The concept of control
Failing to comply with the disclosure requirements can result in fines, potentially very large ones. The fine for incorrectly claiming that the company is exempt from preparing transfer pricing documentation is uncapped and is calculated based on the higher amount between the number of employees (up to a limit of DKK 2,000,000) or a percentage of revenue. If the fine is based on the number of employees, a company with 275 employees would face a minimum penalty of DKK 1,750,000.
The consequence of omitting a transaction that should have been documented — rendering the transfer pricing documentation incomplete, whether submitted or not — is a fine of DKK 250,000, plus a 10% surcharge on any transfer pricing adjustment resulting from a tax audit.

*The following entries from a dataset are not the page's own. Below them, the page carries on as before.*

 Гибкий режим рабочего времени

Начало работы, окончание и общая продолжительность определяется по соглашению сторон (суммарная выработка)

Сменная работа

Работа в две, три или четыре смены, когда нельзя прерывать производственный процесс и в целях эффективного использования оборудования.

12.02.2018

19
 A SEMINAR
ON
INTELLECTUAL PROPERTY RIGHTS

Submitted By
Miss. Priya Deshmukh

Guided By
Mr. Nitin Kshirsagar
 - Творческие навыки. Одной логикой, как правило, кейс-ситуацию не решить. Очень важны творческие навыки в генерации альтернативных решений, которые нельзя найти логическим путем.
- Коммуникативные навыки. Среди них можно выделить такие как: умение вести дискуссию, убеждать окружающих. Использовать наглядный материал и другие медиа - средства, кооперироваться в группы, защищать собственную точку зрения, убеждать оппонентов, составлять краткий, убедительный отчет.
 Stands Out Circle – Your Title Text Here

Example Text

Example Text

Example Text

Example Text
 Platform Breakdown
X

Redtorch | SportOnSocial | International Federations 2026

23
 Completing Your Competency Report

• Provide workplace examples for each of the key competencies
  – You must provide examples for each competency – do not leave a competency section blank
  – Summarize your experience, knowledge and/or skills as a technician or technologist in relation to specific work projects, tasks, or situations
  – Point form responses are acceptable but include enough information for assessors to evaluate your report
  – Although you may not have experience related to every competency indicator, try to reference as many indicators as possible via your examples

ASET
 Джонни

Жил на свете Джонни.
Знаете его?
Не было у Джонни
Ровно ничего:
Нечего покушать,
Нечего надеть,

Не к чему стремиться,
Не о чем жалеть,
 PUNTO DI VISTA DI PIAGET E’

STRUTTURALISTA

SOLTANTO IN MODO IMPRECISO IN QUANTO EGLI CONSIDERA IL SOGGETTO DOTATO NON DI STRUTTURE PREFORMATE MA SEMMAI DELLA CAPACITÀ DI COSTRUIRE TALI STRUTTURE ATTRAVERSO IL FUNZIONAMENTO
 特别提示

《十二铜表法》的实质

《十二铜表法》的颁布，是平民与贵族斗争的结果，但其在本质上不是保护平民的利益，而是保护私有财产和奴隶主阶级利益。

The rules regarding control are, quite simply, very difficult to understand. Generally, there is control if more than half of the votes or capital is directly or indirectly controlled. The complexities arise quickly, for example, in family situations where the votes and capital of spouses, parents, and children must be included, in the use of tax-transparent entities like partnerships, and in agreements on shared control.
When preparing the disclosure form it is essential to understand the ownership structure, not only for subsidiaries, but also for ultimate shareholders and sister companies. Companies owned by private equity funds or family members may become connected with sister groups, thus becoming subject to disclosure and documentation requirements, even if the group itself is not liable to document its intercompany transactions.